When I was a line cook, my favorite knife was not some fancy Japanese slicer that would allow you to cut a slice of apple so fine you could read the newspaper through it. When you’re working in a restaurant, you’re pretty much going full tilt as soon as you slip on your ugly, but comfortable work shoes (and believe me, I went through every kind of work shoe possible) in the pre-clog days (which I think may be over?) until the moment that all-important, post-work glass of wine hits your lips.

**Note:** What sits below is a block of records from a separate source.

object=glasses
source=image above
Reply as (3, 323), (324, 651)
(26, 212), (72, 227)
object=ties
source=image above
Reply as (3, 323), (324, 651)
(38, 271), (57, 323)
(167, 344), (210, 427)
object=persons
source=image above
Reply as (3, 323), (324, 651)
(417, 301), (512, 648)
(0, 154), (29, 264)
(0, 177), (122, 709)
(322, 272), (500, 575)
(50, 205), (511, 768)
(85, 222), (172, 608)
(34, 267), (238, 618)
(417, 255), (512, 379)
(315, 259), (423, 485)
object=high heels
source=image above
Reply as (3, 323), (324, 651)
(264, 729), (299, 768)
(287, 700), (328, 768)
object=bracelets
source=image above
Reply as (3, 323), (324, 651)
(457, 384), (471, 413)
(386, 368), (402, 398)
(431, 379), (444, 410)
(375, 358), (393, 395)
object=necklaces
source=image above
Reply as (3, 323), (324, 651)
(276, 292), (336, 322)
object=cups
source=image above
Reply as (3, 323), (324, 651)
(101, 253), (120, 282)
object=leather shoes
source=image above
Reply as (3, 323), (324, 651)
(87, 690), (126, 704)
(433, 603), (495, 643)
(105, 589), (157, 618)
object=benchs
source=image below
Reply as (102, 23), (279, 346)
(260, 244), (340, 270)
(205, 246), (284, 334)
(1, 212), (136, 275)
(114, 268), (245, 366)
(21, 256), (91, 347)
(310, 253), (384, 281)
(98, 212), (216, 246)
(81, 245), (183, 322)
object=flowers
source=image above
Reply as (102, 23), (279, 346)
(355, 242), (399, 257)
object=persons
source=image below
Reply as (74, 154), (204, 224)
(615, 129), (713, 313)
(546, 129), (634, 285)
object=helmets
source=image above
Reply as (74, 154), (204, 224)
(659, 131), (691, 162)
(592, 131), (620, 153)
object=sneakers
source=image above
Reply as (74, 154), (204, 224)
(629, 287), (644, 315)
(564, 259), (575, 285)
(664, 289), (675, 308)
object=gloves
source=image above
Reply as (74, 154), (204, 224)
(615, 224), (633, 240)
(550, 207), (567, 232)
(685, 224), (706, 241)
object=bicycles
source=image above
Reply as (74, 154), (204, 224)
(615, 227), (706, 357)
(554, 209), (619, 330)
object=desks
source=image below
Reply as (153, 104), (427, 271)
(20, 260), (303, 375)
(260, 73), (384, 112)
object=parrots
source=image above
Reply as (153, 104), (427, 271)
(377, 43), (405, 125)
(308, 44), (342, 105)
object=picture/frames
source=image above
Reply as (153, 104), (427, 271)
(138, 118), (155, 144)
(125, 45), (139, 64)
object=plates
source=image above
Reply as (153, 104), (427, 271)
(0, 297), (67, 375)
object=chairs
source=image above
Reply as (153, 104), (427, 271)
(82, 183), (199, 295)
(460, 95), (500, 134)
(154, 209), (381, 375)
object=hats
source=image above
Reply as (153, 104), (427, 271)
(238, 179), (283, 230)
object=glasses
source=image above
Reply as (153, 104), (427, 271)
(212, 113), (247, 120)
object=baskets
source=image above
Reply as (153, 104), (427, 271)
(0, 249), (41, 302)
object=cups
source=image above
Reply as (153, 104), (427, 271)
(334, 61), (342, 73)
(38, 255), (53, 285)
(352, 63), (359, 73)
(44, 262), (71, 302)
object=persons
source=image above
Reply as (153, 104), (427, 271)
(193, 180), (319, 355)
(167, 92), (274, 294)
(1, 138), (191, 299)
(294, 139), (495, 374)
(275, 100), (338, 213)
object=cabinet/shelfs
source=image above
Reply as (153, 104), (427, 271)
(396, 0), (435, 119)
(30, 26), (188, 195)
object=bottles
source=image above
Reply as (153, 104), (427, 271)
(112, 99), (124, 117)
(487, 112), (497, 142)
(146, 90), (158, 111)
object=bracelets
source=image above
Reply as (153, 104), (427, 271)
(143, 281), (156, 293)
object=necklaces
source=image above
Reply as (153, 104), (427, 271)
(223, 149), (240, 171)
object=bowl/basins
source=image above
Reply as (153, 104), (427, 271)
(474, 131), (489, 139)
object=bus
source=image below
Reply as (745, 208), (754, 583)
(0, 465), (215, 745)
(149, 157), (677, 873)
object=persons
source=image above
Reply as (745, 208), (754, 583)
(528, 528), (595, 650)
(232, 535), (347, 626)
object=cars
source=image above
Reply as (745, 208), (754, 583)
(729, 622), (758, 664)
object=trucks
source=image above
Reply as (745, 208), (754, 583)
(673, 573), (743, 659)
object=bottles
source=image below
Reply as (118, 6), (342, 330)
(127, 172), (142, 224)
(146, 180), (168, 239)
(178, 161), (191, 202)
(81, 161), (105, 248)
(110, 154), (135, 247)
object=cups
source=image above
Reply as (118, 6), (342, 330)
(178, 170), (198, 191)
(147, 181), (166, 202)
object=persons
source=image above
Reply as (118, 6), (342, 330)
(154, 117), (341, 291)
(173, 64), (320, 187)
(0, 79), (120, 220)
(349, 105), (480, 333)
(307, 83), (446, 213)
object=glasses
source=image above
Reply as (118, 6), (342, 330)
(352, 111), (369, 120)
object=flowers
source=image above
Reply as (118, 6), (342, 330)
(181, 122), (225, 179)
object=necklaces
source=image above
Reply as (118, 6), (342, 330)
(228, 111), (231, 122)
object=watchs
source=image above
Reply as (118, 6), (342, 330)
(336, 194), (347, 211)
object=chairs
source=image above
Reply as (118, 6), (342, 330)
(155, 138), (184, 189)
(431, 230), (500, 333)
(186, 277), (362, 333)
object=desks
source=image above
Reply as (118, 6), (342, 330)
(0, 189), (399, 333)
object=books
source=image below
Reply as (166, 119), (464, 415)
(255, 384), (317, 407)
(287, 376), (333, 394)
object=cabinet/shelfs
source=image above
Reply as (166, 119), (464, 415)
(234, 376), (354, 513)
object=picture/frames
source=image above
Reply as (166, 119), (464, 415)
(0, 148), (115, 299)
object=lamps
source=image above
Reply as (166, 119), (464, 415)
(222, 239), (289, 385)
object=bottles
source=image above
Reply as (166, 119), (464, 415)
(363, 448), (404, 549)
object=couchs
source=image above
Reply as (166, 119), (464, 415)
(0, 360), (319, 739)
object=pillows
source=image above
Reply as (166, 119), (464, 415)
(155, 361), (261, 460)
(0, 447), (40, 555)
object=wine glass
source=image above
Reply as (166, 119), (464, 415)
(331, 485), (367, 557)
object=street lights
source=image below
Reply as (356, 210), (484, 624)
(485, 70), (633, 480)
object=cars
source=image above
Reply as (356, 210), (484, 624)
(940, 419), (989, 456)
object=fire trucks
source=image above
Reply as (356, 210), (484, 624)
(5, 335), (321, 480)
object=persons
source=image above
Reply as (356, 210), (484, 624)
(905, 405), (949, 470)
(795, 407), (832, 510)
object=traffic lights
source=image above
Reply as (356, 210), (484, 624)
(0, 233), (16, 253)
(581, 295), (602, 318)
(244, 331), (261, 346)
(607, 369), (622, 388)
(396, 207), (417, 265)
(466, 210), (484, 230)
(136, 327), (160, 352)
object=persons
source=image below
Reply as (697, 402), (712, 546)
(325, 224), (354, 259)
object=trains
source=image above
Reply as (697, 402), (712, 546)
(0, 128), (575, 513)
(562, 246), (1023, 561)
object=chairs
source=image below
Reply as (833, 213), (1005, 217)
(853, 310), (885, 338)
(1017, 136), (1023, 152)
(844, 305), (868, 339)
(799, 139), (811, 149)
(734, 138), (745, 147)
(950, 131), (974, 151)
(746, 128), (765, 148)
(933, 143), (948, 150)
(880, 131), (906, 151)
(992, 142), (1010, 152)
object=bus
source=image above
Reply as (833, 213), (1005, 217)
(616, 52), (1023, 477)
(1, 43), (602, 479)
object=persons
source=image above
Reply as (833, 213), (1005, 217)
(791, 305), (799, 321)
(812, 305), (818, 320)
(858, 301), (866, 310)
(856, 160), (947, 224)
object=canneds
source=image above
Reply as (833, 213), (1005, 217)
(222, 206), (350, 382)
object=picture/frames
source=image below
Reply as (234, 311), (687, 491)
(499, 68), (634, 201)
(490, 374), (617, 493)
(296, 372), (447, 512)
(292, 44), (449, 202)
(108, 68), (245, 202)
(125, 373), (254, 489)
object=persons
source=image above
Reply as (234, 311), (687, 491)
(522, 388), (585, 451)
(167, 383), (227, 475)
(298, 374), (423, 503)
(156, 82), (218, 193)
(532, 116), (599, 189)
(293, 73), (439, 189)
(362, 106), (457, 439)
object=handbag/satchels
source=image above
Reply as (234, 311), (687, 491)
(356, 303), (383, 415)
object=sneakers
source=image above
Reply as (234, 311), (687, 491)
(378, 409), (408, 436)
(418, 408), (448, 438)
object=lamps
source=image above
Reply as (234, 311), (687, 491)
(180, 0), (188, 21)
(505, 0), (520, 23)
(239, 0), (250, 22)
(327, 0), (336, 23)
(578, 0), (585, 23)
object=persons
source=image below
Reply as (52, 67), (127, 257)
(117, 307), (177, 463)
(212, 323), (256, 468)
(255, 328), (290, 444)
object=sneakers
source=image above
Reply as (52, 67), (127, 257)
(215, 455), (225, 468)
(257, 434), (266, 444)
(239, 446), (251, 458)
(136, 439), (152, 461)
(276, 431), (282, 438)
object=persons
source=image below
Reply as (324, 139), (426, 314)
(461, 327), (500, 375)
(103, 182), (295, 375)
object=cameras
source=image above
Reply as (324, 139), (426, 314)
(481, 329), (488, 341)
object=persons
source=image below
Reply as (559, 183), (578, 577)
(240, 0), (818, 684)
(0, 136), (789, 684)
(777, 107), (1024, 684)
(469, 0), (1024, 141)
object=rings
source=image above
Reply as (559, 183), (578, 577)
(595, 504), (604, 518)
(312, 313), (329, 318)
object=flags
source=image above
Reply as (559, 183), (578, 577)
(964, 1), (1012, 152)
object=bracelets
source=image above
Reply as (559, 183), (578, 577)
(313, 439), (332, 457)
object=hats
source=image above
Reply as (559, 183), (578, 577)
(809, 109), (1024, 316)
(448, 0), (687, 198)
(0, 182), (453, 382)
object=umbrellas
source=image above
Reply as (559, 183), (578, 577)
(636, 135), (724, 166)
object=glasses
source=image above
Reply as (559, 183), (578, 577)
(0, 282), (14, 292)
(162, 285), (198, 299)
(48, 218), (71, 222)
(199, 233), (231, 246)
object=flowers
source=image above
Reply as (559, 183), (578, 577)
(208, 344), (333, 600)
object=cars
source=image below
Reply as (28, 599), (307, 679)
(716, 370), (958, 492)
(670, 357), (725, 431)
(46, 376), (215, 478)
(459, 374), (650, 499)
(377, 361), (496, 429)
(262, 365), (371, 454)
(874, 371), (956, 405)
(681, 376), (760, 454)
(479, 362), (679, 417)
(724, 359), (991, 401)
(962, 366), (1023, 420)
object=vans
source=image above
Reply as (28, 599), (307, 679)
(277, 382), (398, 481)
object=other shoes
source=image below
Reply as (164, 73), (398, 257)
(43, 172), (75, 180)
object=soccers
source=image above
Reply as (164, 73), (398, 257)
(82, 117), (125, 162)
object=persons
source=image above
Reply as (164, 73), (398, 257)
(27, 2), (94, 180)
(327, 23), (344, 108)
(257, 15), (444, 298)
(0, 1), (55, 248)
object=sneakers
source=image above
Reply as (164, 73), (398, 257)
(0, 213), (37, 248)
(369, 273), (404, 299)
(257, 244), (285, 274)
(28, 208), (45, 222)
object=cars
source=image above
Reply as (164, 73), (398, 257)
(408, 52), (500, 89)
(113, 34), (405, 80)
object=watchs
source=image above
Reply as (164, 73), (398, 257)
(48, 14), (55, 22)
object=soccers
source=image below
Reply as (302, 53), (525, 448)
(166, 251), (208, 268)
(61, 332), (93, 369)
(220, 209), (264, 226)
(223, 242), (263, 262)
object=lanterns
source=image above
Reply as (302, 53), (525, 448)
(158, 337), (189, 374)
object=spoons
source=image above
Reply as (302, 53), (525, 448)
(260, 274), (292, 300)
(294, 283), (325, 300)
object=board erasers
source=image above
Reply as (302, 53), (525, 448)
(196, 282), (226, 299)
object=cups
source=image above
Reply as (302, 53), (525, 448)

The three knives every cook needs, whether at home or at work, are a chef’s knife, a paring knife, and a bread knife. However every line cook (and home cook with a city-sized kitchen counter) knows that space is at a premium, and I added a small serrated knife to that trilogy collection. I loved that little knife, which cost me $7 at the time.
When the price of that knife went up, I discovered another knife, that was around the same price, which I used for everything, from slicing tomatoes to lopping off pieces from a baguette. Both knives seemingly disappeared from production and resisted my superior ability to find things online. (Which I’ve concluded is the only reason why people ask me to find information for them instead of searching for it themselves.)
So now it’s this little serrated number I’ve been reaching for, available as a Pro utility knife, or a standard model. It’s got it all; price, availability, and best of all, it’s sharp as heck.
I’ve had one of these for a couple of years and it’s still as efficient as the day I bought it. I use mine for everything: slicing crusty ficelles, roly-poly cherry tomatoes, beets, and especially excels at citrus. It does most jobs with the greatest of ease and its small size also makes it fabulous for space- (and money-) challenged cooks.
So I’m going to be using this for the next few years. In fact, I bought two, one with the fancier handle (called the pro model), and the regular model, which you can find online, although I found the regular ones being sold at a hardware store somewhere in New York City for only $5.99. So the best deals are not always online.